Tuesday, 20 August 2013

Miranda's rights are our rights

‘Those who would give up Essential Liberty to purchase a little Temporary Safety, deserve neither Liberty nor Safety.’

Great words of Benjamin Franklin’s.

That’s not to say that safety’s not important. It decidedly is: if you’re not safe, you’re unable to enjoy any other freedom. 

On 7 July 2005, 52 innocent civilians were murdered in the streets of London by people claiming to speak for Islam (and who ignored the fact that several of their victims were Muslim). That’s not the kind of thing I want to see repeated, and it’s been impressive that it hasn’t happened since. I have little doubt that much of the success in preventing a repetition of ‘7/7’ has been excellent intelligence gathering and I’m deeply grateful to the security services for getting that right.

But that doesn’t mean that I’m happy for those shady, powerful figures Le Carré christened ‘espiocrats’, to run amok over our hard-won rights. And when David Miranda was detained for nine hours at Heathrow airport on Sunday under anti-terrorism legislation, with no suggestion he had been even remotely involved in terrorism, it struck me that espiocracy was reaching a great deal too far.

It struck me, indeed, that the security establishment was asking us to give up an essential liberty, too expensive a cost for a little temporary safety.

Because of course Miranda’s detention had nothing to do with terrorism. He’s the partner of Glenn Greenwald, the Guardian journalist who’s been working with Edward Snowden on his revelations of highly disturbing behaviour by the security services in the UK and US. Miranda was known to be carrying files between Greenwald and a film-maker in Berlin; it’s hard not to wonder whether the detention, followed by the confiscation of Miranda’s electronic equipment, was all to do with preventing further embarrassment to the two governments, and nothing to do with countering terrorism.

Greenwald (left) meets Miranda
on his return from detention in London
That makes the action against him merely a further demonstration, on top of the Snowden revelations, of how far out of hand the security services have gone. It was sad to hear the British Home Secretary today defending the actions of the police, showing where the Conservative Party stands on individual freedom. This is not, however, a partisan point: the legislation on which Miranda was held was passed under the previous, Labour government.

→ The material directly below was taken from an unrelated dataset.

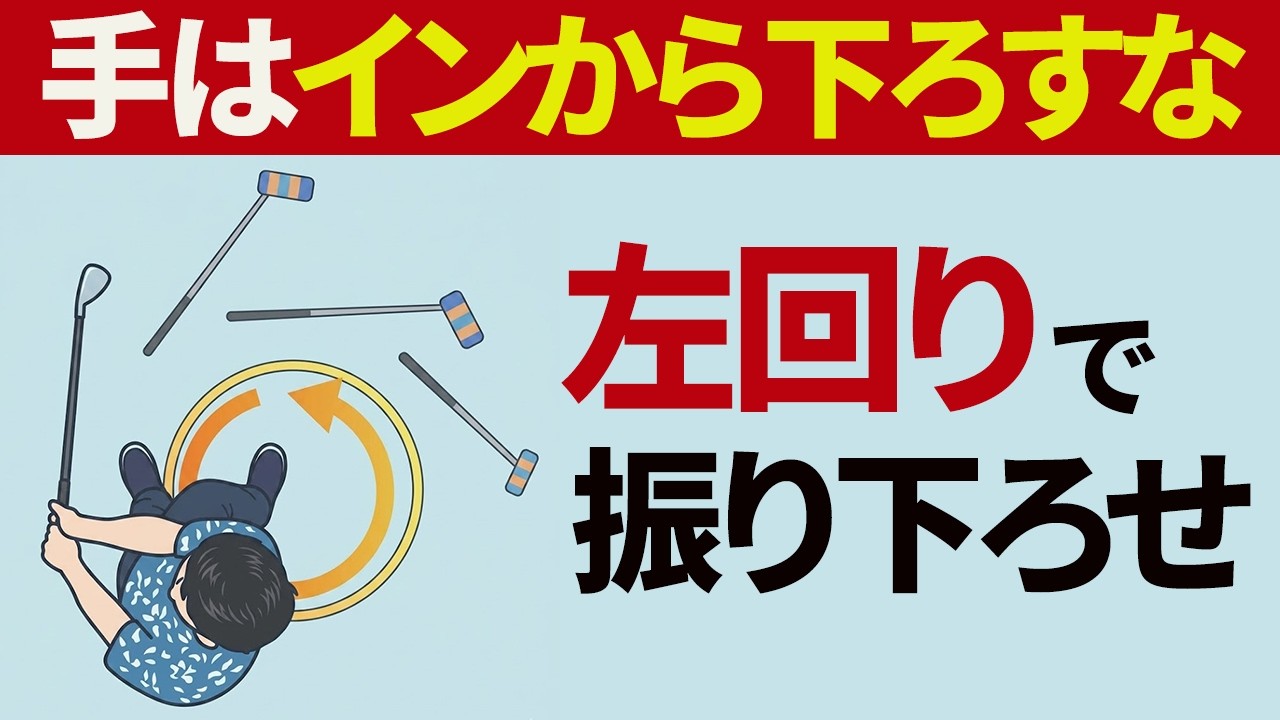 「手の左回り」を覚えて正しくシャローに振り下ろそう｜テークバック後半のリスト回旋のポイント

It seems that on either side of politics, power is far too easy with abusive authority.

There was another revelation of abuse today. Alan Rusbridger, editor of The Guardian told the BBC that the security forces obliged him some time ago to destroy hard disks on which Snowden files had been held. If the action against Miranda sounds like the behaviour of a tinpot dictatorship, the action against the newspaper sounds like that of a banana republic: it’s as ludicrously funny as it is grotesque. Copies of all the files destroyed had already been sent to other jurisdictions. Rusbridger will keep publishing from them, but in the US where the Constitution prevents the kind of action taken against him over here.

It comes as something of a relief that the land of Franklin still has legal frameworks in place that go some way towards protecting the freedoms he cherished so deeply. Only some way, though: the US espiocracy has its tentacles at least as widely spread and noxiously active as in the UK. The campaign by Greenwald and The Guardian is as vital on the other side of the Atlantic as on this.

It’s curious that Miranda rights in the US are those that protect an individual against the kind of highhanded action taken against Greenwald’s partner at Heathrow. Now we need to speak out for the rights of Miranda in Britain. Because they are, after all, our birthright.

And, though safety is vital, our birthright is far too high a price to pay for it.